#### [PROVIDED PASSAGE]
In most cases, the ballot initiative is not (state) constitutionally granted. It is validated by an act of the legislature, meaning the legislature legislated itself out of the process, if only for a single issue. If it can do that, it can legislate itself into a monarchy (or whatever) and disband itself. This is the situation that Art4Sec4 is meant to prohibit. Therefor, any law that came about via ballot initiative is in violation of the US Constitution.
” The ultimate authority– sovereignty, if you like– doesn’t rest with the voters. It rests with their representatives.”
Not sure that would pass in a con law course, or among the founders. Every act of the legislature is at the will/permission of “the people”. Elected officials cannot exist if not elected by the people. If “the people” can elect and un-elect representatives, the legislature is not sovereign, nor the source of authority. The legislature is an “agent” of the majority of voters, having no power beyond that granted by the vote of the people.
“Therefor, any law that came about via ballot initiative is in violation of the US Constitution.”
Where ballot initiatives are permitted, the representatives are representing the will of the people (the actual sovereigns/authority) in establishing the initiative measure. The constitutional dictate that all state governments must be republican prevents the ballot initiative from eliminating legislatures. Such an attempt would be directly unconstitutional.
On a practical note, not aware of any federal case attempting to invalidate ballot initiatives (there may be one, or some, I just am unaware).
One of the primary purposes of a constitution is to establish a process for creating and enacting legislation. This process can not be altered unless the constitution is altered to allow it. The process has to be the same for every law or the government loses its legitimacy when laws come from arbitrary sources. This is not a trivial matter. Executive Orders and courts “legislating from the bench” are good examples of subverting the process and handing over sovereignty to arbitrary agents.

Source records
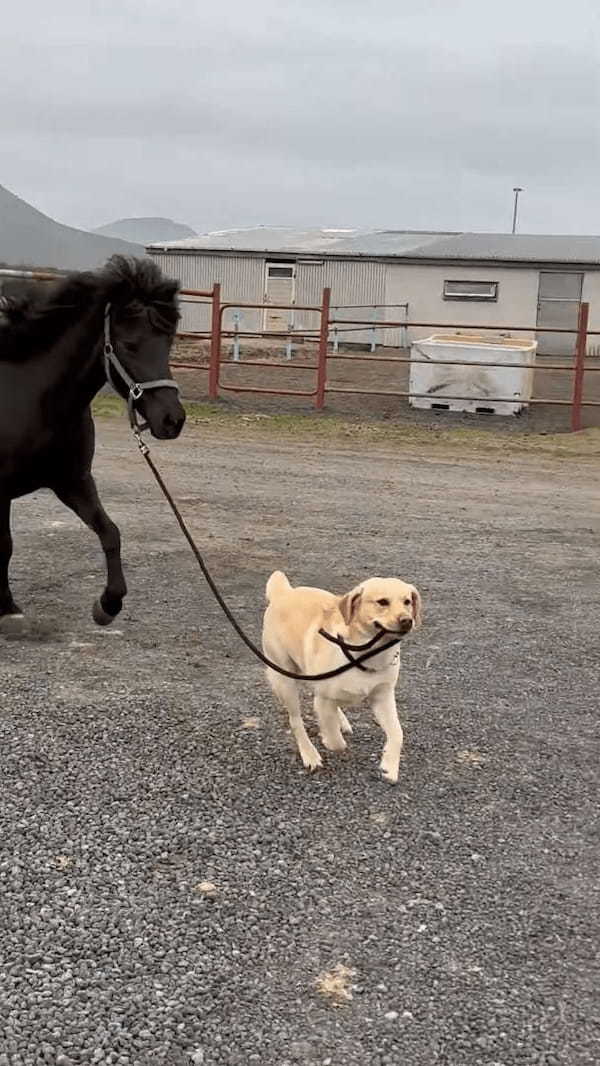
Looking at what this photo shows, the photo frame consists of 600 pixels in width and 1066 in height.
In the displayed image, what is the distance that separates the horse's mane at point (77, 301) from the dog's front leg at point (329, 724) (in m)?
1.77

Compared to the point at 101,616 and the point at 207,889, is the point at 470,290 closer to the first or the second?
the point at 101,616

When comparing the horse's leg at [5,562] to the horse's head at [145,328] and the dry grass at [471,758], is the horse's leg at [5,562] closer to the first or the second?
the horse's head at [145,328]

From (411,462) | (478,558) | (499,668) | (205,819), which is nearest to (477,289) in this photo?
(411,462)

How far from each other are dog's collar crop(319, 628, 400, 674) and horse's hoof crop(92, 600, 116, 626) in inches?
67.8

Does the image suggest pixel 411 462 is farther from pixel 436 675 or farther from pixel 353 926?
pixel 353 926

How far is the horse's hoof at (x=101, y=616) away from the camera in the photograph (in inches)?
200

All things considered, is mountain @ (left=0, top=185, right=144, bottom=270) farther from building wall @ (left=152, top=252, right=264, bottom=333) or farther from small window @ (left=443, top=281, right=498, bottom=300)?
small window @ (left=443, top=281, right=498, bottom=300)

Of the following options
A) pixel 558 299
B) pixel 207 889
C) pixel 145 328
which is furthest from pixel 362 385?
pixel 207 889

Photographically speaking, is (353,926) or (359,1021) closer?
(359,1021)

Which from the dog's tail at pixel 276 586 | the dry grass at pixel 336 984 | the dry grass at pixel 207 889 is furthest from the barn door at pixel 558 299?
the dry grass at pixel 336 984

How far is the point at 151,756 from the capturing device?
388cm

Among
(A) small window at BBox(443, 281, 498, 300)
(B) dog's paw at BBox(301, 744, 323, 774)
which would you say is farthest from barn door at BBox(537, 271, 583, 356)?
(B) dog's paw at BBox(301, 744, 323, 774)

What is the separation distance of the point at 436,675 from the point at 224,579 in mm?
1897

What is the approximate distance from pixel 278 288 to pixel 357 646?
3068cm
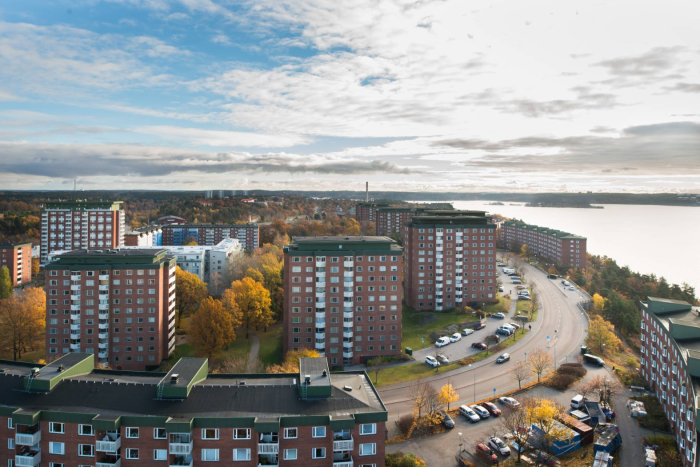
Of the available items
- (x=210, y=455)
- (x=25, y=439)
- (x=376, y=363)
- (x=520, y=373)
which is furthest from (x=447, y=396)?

#### [SET OF TASKS]
(A) Print the whole passage on ballot initiatives without any changes.
(B) Please output the records from the line containing "What is the approximate" through the end of the records, both ends included, and leave out the pictures.

#### [SOLUTIONS TO EACH TASK]
(A)
In most cases, the ballot initiative is not (state) constitutionally granted. It is validated by an act of the legislature, meaning the legislature legislated itself out of the process, if only for a single issue. If it can do that, it can legislate itself into a monarchy (or whatever) and disband itself. This is the situation that Art4Sec4 is meant to prohibit. Therefor, any law that came about via ballot initiative is in violation of the US Constitution.
” The ultimate authority– sovereignty, if you like– doesn’t rest with the voters. It rests with their representatives.”
Not sure that would pass in a con law course, or among the founders. Every act of the legislature is at the will/permission of “the people”. Elected officials cannot exist if not elected by the people. If “the people” can elect and un-elect representatives, the legislature is not sovereign, nor the source of authority. The legislature is an “agent” of the majority of voters, having no power beyond that granted by the vote of the people.
“Therefor, any law that came about via ballot initiative is in violation of the US Constitution.”
Where ballot initiatives are permitted, the representatives are representing the will of the people (the actual sovereigns/authority) in establishing the initiative measure. The constitutional dictate that all state governments must be republican prevents the ballot initiative from eliminating legislatures. Such an attempt would be directly unconstitutional.
On a practical note, not aware of any federal case attempting to invalidate ballot initiatives (there may be one, or some, I just am unaware).
One of the primary purposes of a constitution is to establish a process for creating and enacting legislation. This process can not be altered unless the constitution is altered to allow it. The process has to be the same for every law or the government loses its legitimacy when laws come from arbitrary sources. This is not a trivial matter. Executive Orders and courts “legislating from the bench” are good examples of subverting the process and handing over sovereignty to arbitrary agents.

(B)
What is the approximate distance from pixel 278 288 to pixel 357 646?
3068cm
Of the available items
- (x=210, y=455)
- (x=25, y=439)
- (x=376, y=363)
- (x=520, y=373)
which is furthest from (x=447, y=396)?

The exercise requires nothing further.